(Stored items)
══════
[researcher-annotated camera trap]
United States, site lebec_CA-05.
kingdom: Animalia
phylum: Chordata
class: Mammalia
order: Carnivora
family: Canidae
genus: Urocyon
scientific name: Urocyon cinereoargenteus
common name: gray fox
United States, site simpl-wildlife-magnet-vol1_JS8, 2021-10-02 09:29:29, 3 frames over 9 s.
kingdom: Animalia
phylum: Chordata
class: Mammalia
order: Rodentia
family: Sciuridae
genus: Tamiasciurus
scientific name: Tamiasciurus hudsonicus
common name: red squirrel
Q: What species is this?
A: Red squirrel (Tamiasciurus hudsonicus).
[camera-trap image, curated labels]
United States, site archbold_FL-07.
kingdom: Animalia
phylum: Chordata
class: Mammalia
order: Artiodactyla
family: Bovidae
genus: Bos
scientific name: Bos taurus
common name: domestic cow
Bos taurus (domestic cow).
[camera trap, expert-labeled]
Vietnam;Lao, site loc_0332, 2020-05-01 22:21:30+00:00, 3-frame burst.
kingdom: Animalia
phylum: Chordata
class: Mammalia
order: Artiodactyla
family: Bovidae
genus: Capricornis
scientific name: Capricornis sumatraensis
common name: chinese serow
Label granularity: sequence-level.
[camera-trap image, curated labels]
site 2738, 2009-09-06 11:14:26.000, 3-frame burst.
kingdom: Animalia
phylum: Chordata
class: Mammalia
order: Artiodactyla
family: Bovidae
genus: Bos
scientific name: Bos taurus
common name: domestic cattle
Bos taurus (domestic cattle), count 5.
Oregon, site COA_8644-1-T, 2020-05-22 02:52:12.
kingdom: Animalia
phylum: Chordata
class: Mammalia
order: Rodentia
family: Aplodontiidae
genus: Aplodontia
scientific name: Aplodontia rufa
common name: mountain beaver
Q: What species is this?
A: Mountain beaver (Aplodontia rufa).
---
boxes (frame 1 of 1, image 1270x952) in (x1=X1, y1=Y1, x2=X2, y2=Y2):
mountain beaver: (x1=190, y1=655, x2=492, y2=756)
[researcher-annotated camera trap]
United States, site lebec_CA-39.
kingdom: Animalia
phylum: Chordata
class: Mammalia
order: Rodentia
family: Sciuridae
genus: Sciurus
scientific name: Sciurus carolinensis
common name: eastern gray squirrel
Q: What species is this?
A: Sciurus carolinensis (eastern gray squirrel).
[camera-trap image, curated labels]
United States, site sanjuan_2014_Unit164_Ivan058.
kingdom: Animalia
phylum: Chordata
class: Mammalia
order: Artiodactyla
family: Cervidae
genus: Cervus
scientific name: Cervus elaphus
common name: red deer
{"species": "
══════
### Task description
Filter the records above, keeping each line that contains the word "scientific".

### Exercise result
scientific name: Urocyon cinereoargenteus
scientific name: Tamiasciurus hudsonicus
scientific name: Bos taurus
scientific name: Capricornis sumatraensis
scientific name: Bos taurus
scientific name: Aplodontia rufa
scientific name: Sciurus carolinensis
scientific name: Cervus elaphus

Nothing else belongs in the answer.